Ever since the rise of online shopping, it has become increasingly common for customers to walk into a retail store, pull out their cell phones and compare the store’s prices to those of their competitors. However, more recently customers may have noticed a pricing difference across the same store’s digital channels as well.
This is what we call multichannel pricing; a method whereby retailers charge more or less for their products depending on the digital channel in question. This means that a retailer may charge $49.99 in store for any given product, but $39.99 on their app. As you can imagine, there are a range of challenges that these pricing differences may cause.
In this article, we explain why some retailers – and maybe yourself as a business owner – may choose to adopt such as multichannel pricing strategy. Further, we identify a key challenge brought about by this strategy – customer dissatisfaction – providing useful advice on how to manage the risk effectively.
Understanding multichannel pricing
Online retailers are often able to reduce prices drastically across their digital sales platforms since they don’t have to consider the costs involved in maintaining a traditional brick and mortar store. This is one reason why customers have become increasingly fond of shopping online.
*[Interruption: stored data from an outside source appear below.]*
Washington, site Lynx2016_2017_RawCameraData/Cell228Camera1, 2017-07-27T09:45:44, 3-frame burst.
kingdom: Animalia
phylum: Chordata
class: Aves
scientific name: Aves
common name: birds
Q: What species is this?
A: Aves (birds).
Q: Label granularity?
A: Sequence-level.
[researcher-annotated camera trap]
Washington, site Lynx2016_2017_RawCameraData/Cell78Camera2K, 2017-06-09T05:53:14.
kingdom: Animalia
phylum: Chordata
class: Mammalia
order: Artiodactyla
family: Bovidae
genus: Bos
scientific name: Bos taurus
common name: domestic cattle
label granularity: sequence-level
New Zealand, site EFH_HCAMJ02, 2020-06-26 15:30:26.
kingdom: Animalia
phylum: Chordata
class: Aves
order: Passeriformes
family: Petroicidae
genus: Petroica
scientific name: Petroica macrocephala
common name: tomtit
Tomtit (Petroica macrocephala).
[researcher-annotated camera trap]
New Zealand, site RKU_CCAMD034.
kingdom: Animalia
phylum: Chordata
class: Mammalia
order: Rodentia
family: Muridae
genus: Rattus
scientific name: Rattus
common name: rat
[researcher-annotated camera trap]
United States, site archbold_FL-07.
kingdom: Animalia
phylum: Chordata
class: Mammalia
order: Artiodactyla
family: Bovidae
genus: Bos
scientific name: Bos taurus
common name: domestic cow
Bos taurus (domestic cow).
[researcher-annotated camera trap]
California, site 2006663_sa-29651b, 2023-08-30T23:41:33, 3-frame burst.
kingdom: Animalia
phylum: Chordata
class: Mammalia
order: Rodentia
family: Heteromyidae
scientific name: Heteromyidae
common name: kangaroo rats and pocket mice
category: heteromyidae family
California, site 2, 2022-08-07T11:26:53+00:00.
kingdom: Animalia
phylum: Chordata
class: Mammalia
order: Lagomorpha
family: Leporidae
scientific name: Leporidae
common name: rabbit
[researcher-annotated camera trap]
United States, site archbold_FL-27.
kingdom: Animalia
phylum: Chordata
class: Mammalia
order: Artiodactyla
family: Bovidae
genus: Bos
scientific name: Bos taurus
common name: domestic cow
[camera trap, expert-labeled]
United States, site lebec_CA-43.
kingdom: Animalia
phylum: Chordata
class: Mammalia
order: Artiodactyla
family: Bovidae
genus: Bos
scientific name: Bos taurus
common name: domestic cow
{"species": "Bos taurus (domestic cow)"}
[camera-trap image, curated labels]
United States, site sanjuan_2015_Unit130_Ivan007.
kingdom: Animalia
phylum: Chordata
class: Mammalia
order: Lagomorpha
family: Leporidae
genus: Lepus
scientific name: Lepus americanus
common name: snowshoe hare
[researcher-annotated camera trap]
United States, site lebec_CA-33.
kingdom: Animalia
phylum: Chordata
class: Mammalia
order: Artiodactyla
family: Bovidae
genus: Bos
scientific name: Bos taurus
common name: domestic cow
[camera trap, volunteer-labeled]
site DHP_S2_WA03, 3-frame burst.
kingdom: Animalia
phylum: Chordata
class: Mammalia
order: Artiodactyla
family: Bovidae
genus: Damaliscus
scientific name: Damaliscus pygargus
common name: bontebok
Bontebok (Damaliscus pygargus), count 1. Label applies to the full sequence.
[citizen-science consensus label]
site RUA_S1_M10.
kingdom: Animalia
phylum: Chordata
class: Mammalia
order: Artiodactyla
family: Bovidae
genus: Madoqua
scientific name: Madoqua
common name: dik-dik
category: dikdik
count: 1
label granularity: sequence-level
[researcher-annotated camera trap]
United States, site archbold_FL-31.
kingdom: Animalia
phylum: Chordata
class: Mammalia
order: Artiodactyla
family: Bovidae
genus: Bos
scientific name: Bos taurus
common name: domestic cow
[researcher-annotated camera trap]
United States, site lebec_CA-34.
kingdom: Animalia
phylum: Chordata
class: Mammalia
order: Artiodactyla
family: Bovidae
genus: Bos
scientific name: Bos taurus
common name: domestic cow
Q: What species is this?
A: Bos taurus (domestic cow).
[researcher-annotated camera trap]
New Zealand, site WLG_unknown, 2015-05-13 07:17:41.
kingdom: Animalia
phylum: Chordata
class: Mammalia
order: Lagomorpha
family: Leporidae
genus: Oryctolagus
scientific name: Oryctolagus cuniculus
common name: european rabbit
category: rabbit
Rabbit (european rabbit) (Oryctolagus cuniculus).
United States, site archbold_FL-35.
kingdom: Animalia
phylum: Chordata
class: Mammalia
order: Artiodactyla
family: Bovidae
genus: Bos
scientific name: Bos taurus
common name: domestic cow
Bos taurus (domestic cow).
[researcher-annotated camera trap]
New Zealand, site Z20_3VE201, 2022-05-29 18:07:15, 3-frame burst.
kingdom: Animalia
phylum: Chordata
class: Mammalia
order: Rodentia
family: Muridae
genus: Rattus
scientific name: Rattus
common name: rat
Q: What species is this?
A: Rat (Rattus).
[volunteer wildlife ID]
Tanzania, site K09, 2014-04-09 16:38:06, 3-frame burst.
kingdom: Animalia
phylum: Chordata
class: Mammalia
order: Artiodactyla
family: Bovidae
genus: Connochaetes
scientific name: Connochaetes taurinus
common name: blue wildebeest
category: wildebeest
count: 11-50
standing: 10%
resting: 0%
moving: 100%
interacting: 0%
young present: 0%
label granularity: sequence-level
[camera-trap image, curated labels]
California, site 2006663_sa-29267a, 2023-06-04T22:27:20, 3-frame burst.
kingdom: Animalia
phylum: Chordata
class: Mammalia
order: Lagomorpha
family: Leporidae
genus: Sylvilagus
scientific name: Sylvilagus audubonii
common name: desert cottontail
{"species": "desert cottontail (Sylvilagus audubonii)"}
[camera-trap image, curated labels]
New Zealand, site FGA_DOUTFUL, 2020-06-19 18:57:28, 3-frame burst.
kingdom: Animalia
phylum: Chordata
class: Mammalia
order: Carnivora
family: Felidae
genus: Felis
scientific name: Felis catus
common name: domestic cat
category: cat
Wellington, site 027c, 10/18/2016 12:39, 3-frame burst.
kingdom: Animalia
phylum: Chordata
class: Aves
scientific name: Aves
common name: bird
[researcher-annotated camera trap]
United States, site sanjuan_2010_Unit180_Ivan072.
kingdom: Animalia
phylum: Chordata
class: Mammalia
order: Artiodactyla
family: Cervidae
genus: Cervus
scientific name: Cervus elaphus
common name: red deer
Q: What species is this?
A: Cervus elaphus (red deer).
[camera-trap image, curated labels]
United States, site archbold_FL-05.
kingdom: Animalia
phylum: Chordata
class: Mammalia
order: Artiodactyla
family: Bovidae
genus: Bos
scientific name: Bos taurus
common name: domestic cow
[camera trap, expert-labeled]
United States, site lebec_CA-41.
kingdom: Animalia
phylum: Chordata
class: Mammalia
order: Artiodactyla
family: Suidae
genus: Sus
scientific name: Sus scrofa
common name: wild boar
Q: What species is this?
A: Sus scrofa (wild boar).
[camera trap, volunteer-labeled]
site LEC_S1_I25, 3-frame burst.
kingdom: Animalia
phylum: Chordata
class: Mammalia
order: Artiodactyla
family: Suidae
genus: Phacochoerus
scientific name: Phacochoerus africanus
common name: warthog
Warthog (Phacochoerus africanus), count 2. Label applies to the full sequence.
This may, therefore, explain the price differentials adopted by some multichannel retailers – those who have both physical stores and online sales platforms as well. Many retailers recognise that if they can afford to reduce prices online, doing so will attract new customers and may also help to retain existing ones.
The effectiveness of this strategy has been corroborated by some academics – according to a study by Dolan and Moon, the optimal strategy for multichannel retailers is to adopt a different pricing mechanism on each different channel. According to this approach, having an adaptive channel pricing structure will enable multichannel retailers to remain competitive and maximise profitability across all channels.
The challenge with multichannel pricing
The biggest challenge to adopting this multichannel pricing strategy is that of maintaining customer satisfaction. According to Grewal, multichannel pricing requires striking a difficult balance between consumers’ expectations of prices in different channels and the cost structure of each channel.
Customers like consistency and predictability when it comes to pricing, and a large part of this is about gaining their trust. Implementing differing prices across your channels may have the effect of causing distrust in the customer and may even deter a sale if they feel they are being undermined in some way.
So, how can you get around this? Always ensure you have a strategy for dealing with customer complaints about pricing differentials – for example, you may want to offer a credit or refund if a customer complains about a price differential after purchasing a product within a certain amount of time.